Tuesday, August 5, 2014
This morning after I was ready for work, I straightened the covers on the bed and looked at the cat. He was sleeping on my boyfriend’s side of the bed. Almost a year ago I looked at my girl cat, probably in the same position as he was in at that moment. I remember this because less than a week later she had died. That morning I may or may not have walked over and scratched her under her chin, which she loved, and I do not feel guilty if I didn’t. I loved that cat so well, and she loved me back just as much, so if I left her alone it was because I knew it was ok.
But this morning I went over and scratched his head. He woke up and did his little “Why are you touching me?” meow, and I scratched a little more. He’s come a long way in a year, and I’m glad he has, but I still miss her every day and want that closeness back.
Cal has always been weird, for lack of a better word. My daughter brought him home from somewhere in town. She said a woman was giving kittens away in the park. He was too young to leave his mother and we had no one to give him back to, so I ended up feeding him by hand, literally. He licked formula off my finger because I couldn’t get him to use a bottle, and he wouldn’t use a dish for another week. I thought that this would be great because it would form a bond between us, but he never warmed up to me. When my boyfriend moved in with us he would sit with him, never with me. I was kind of jealous but I also know animals and they have their own people.
Cal has always been in pain. Whether it’s been his back or his skin, we have always had to be careful with him. Cuddling has never been an option. However, there were minutes where he let me hold him, not long but usually long enough to get a photo. Shortly after AJ passed I noticed Cal sleeping on my pillow. He used to do it sporadically, but now it’s almost an everyday occurrence once I am in the shower. He’s moving into her territory. They used to argue. She only had the upstairs of the house because one of the dogs wanted to eat her.
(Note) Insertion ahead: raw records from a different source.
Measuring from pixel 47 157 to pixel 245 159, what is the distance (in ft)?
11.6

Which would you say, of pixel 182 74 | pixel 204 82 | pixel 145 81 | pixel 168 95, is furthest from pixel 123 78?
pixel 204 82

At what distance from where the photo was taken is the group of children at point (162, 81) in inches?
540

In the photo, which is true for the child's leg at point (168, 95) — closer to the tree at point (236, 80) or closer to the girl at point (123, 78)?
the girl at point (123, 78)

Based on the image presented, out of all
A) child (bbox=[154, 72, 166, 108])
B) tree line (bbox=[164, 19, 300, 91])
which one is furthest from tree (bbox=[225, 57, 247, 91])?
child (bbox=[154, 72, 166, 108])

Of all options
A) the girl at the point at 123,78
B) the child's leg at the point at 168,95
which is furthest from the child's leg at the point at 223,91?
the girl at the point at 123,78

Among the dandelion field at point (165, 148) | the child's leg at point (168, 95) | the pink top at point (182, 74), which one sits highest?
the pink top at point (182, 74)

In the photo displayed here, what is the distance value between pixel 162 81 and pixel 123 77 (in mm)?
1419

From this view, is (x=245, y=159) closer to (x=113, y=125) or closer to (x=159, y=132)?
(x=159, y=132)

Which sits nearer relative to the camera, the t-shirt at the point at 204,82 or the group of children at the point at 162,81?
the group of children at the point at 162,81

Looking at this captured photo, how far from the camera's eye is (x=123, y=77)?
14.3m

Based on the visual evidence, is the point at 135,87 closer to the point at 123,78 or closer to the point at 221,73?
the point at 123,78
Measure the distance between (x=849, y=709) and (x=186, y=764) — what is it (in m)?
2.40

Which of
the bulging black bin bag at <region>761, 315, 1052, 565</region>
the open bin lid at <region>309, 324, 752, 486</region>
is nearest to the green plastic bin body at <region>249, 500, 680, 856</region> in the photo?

When Cal entered she would sometimes hiss or yell at him and they would swat each other. She probably intimidated the hell out of him, all four or five pounds of her to his whopping thirteen. Now that she’s gone, Cal’s skin has cleared up. I’m able to hold him for probably four, five minutes tops. That’s good enough for me.
He doesn’t bite as much as he used to. He talks to us more, like she did. He comes when he’s called and seems to enjoy our company. He’s learning to hunt. He’s coming out of his shell. Sometimes I think she is guiding him, but most of the time I think he is just learning to love us.
Do I miss her? With all my heart and soul. Do I wish she were home with me, safe and sound? Absolutely. But I am so glad that Cal is still developing and moving forward every day. He’s ten years old. He’s got a lifetime ahead of him and as long as he keeps progressing, I’ll keep trying. Every once in a while I think about getting a new kitten, one that would be like her, but I have a huge fear as to what it would do to him. We’ve come too far to back track now. I think we need to be a one cat house for a bit longer.